• _WHAT IS EXPECTED_: From the article on the La Oroya human rights complaint below, list every right it names as one that Peru's conduct may have violated.

• _SUPPLIED PASSAGE_:

>>

The Inter-American Commission on Human Rights (IACHR) will examine a complaint against Peru for human rights violations in La Oroya, a Peruvian town described as one of the "most contaminated places on earth." AIDA, Earthjustice and CEDHA submitted this case in 2006 with the local support of the Peruvian Society for Environmental Law (SPDA).
In the Inter-American Commission's recent report accepting the case, it "considers that the alleged deaths and/or health effects of the presumed victims are a consequence of acts and omissions by the State with regard to environmental pollution arising from the multi-metal complex operating in La Oroya, which if proved could constitute a violation of the rights conferred in Articles 4 [life] and 5 [personal integrity] of the American Convention."
"This claim stems from the lack of action by Peru, considering that the government has known about the impacts of the pollution on persons and the environment for at least ten years without acting to resolve the contamination problem," states AIDA Co-Director, Astrid Puentes. "Even if some steps have been taken in La Oroya, the measures implemented have not been effective in safeguarding health and the environment, as noted by the Peruvian Constitutional Court, the Ministry of Health, and the Commission."
"This is excellent news that brings us hope that things will finally improve in La Oroya" said one of the case's plaintiffs, whose names are confidential.
In 2006, the Constitutional Court of Peru ordered actions to protect public health in the city. The "unjustified delay" in complying with this order may also constitute a violation of the human rights of access to justice and judicial guarantees.
The commission will also investigate whether Peru's actions violate the right to access to information and freedom of expression. In addition to serious health effects, this case alleges unjustifiable limits to accessing information about the community's environmental and human health situation and pressure toward those trying to distribute this information.

<<

• _EXCERPTED RECORDS_:

>>

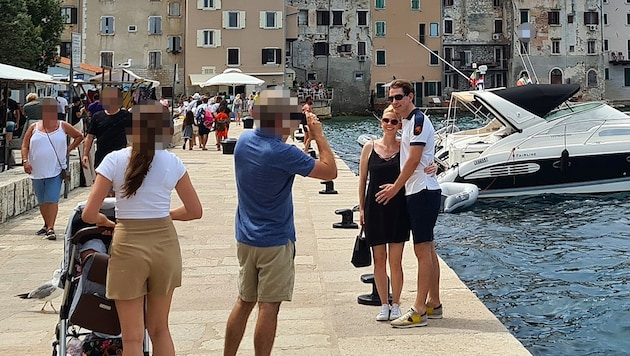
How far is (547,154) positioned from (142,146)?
15.4 m

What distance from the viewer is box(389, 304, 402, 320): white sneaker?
20.5 ft

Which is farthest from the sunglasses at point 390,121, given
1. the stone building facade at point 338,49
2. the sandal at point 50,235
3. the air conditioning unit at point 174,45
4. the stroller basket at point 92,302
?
the stone building facade at point 338,49

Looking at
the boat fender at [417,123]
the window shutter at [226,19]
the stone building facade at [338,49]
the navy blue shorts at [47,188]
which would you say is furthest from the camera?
the stone building facade at [338,49]

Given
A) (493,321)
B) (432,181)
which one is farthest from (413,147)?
(493,321)

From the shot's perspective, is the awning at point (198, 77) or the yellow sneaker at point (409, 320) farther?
the awning at point (198, 77)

<<

• _EXERCISE RESULT_:
- Life
- Personal integrity
- Access to justice
- Judicial guarantees
- Access to information
- Freedom of expression